In my experience, no problem at all.
Although probably a good idea to take it reasonably easy, i.e. don't go for a PB.


----------



## Pottsy (13 Feb 2012)

Just make sure you hydrate well and eat well afterwards. It's never stopped me doing anything the day after or even after a few hours. Take it easy though, don't go for a record time.


----------



## Pottsy (13 Feb 2012)

Great minds...


----------



## Banjo (13 Feb 2012)

I usually cycle into town to give blood then cycle home after. I never seem to get any ill effect. I know some people get a bit light headed for an hour or two after but the following day you will be fine.


----------



## mr brambles (13 Feb 2012)

Thats fantastic, I try to take it easy anyway cos is a still a fat git, but my new bike says different, she wants to be ridden hard


----------



## citybabe (13 Feb 2012)

I've always been OK........as everybody says just take it easy


----------



## summerdays (13 Feb 2012)

I doubt I would but then giving blood (even the sample I gave today) makes me feel light headed. Do you need to cycle immediately after or is it a lunchtime donation?


----------



## smokeysmoo (13 Feb 2012)

I donated my 56th pint a couple of weeks ago, went back to work, got changed and, rode home. Just took my time and didn't over do it


----------



## palinurus (13 Feb 2012)

I used to donate near work and then ride home after, taking it easy.

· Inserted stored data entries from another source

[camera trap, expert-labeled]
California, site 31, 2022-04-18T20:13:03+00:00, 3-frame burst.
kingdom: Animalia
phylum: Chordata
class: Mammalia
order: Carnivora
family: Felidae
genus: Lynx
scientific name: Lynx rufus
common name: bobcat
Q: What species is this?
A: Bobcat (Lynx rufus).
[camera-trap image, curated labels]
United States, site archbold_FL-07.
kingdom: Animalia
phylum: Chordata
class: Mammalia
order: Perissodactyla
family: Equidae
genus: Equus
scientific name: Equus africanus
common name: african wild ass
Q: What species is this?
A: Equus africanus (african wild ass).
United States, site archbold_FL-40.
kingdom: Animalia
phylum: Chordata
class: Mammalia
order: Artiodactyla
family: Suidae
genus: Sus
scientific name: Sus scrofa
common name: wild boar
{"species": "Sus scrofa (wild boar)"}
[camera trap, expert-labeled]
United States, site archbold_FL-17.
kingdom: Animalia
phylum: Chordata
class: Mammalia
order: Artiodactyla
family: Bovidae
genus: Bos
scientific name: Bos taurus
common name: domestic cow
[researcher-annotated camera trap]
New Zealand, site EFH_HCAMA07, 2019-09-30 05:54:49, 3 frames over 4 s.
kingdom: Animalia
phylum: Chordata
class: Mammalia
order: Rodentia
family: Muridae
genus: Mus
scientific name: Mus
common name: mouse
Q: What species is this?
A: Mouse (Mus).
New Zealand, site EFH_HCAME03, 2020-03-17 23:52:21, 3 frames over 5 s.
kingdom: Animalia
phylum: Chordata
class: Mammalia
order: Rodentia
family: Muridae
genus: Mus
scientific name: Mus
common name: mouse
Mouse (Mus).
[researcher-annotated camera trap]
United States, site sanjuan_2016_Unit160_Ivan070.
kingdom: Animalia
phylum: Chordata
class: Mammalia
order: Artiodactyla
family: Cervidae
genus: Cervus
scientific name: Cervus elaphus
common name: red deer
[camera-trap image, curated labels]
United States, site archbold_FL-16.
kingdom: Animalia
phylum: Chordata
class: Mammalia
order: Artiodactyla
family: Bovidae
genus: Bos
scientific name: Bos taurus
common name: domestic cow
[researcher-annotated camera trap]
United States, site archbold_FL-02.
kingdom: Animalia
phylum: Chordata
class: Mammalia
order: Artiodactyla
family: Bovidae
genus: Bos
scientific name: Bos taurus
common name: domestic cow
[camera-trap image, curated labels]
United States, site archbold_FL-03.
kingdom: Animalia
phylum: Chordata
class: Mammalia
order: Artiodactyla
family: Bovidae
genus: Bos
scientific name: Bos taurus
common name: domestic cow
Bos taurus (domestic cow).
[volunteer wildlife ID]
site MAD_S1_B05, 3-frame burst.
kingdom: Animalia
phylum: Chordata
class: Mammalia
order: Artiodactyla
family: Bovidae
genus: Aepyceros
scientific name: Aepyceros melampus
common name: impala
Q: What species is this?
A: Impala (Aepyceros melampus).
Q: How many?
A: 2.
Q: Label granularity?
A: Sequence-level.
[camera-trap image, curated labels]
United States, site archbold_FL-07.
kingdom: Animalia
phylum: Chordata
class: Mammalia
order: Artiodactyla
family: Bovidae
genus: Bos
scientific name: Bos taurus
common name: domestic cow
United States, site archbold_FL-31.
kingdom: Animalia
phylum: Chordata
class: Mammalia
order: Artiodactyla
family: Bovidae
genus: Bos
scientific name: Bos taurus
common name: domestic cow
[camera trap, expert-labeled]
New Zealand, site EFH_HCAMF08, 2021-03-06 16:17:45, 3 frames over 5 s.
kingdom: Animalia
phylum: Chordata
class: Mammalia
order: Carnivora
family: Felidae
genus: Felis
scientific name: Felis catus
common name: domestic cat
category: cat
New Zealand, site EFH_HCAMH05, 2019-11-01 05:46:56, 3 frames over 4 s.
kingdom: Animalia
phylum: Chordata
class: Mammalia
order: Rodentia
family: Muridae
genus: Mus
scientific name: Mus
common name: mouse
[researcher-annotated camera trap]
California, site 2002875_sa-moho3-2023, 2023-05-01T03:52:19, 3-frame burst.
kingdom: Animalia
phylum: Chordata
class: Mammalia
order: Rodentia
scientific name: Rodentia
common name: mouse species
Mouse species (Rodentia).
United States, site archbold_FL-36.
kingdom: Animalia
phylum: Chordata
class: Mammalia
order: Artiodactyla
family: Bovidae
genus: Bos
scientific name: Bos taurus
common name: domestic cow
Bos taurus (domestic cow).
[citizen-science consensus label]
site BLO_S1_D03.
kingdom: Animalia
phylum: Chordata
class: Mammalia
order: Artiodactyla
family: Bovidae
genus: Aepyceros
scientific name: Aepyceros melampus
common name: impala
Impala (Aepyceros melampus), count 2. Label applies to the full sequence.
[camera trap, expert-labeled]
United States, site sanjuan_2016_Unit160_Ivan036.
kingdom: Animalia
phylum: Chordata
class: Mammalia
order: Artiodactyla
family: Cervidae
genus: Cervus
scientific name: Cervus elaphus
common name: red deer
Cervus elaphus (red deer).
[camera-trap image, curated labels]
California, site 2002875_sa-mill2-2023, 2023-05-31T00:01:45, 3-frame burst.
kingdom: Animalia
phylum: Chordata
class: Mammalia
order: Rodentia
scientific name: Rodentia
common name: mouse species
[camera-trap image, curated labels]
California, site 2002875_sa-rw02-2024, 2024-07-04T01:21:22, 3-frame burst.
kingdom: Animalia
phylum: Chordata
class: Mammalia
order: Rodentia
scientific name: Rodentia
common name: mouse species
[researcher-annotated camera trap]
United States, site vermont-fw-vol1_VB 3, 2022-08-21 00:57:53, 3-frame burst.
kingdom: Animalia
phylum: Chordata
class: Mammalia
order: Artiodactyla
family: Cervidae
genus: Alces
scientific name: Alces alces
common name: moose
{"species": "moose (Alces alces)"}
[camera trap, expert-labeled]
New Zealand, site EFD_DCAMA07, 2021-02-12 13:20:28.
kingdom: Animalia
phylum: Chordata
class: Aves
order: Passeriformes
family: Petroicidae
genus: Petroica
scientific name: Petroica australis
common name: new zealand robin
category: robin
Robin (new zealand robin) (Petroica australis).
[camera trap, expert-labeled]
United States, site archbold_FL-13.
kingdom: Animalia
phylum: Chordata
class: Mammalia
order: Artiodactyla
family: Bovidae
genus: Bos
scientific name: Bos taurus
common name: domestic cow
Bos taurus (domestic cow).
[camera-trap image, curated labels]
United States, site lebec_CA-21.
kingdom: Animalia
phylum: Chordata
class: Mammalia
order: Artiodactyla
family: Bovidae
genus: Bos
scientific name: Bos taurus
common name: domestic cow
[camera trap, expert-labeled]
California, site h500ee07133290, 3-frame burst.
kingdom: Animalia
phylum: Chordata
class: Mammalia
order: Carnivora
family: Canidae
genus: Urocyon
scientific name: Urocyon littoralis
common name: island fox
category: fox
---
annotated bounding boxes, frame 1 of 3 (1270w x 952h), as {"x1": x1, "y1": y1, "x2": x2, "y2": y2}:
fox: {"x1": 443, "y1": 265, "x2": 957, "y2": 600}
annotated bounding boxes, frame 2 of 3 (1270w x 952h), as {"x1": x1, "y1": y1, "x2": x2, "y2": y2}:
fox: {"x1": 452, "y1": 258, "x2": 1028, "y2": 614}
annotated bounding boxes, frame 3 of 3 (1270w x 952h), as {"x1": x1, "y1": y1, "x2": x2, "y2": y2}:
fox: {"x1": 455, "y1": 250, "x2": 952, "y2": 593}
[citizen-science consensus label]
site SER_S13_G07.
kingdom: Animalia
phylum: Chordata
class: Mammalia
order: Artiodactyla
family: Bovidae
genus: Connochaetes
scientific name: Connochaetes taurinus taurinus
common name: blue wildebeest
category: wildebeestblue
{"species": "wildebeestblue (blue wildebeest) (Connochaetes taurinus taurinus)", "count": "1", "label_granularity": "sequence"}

Now I tend to book an appointment near home and walk- I always ride in next day though and steady commuting feels no different for me after giving.

It doesn't do my time-trial times any good though, I reckon it takes me three weeks to get back to normal.


----------



## marshmella (13 Feb 2012)

As most have said eat and drink properly before and after and just take your time on the ride.


----------



## smokeysmoo (13 Feb 2012)

PS: things have changed quite a lot over the past few years, mostly for the better, and when I went the other week they said we'll soon be donating in chairs as opposed to lying down


----------



## jefmcg (13 Feb 2012)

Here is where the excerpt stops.